* [WHAT THE TASK REQUIRES]:
Please edit the material from the line with "Is the point" up to and including the last line, changing "paper roll" to "tissue roll" and leaving everything else unchanged. Return only those lines.

* [DATASET RECORDS]:
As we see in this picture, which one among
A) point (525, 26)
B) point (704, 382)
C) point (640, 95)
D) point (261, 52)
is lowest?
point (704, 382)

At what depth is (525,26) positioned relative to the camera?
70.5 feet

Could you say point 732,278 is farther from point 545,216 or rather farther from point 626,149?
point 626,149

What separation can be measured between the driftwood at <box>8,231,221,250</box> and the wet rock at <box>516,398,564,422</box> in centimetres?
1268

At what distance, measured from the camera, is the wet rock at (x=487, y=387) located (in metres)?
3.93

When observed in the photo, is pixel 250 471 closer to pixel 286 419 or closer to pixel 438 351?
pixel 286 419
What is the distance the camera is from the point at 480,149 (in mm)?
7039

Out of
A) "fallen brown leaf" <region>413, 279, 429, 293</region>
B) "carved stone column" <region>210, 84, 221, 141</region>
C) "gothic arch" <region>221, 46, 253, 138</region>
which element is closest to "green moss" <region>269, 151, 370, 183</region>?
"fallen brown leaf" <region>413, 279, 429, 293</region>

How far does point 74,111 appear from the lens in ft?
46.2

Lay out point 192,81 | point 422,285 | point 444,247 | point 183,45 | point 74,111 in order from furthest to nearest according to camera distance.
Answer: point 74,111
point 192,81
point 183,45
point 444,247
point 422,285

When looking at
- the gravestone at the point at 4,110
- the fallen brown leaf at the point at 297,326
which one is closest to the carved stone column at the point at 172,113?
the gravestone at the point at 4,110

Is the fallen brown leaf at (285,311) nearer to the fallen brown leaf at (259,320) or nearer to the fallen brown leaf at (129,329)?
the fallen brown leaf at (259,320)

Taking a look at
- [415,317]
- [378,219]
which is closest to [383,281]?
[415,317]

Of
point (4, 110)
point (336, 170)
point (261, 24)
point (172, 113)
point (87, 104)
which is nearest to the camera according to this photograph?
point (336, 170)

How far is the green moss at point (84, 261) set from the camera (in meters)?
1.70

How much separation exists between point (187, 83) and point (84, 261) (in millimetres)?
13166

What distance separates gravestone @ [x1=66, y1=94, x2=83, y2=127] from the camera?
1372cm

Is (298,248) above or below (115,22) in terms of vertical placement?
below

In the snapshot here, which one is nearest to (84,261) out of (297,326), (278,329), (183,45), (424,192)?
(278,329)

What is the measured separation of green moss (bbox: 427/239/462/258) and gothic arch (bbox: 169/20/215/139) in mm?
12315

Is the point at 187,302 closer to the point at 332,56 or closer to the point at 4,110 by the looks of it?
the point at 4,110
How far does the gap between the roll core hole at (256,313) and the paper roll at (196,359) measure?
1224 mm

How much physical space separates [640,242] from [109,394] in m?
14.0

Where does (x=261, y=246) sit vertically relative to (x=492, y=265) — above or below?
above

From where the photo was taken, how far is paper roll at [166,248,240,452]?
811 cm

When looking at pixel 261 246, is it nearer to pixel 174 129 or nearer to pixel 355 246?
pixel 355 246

* [FULL SOLUTION]:
Is the point at 187,302 closer to the point at 332,56 or closer to the point at 4,110 by the looks of it?
the point at 4,110
How far does the gap between the roll core hole at (256,313) and the tissue roll at (196,359) measure?
1224 mm

How much physical space separates [640,242] from [109,394] in m?
14.0

Where does (x=261, y=246) sit vertically relative to (x=492, y=265) — above or below?
above

From where the photo was taken, how far is tissue roll at [166,248,240,452]?
811 cm

When looking at pixel 261 246, is it nearer to pixel 174 129 or nearer to pixel 355 246?
pixel 355 246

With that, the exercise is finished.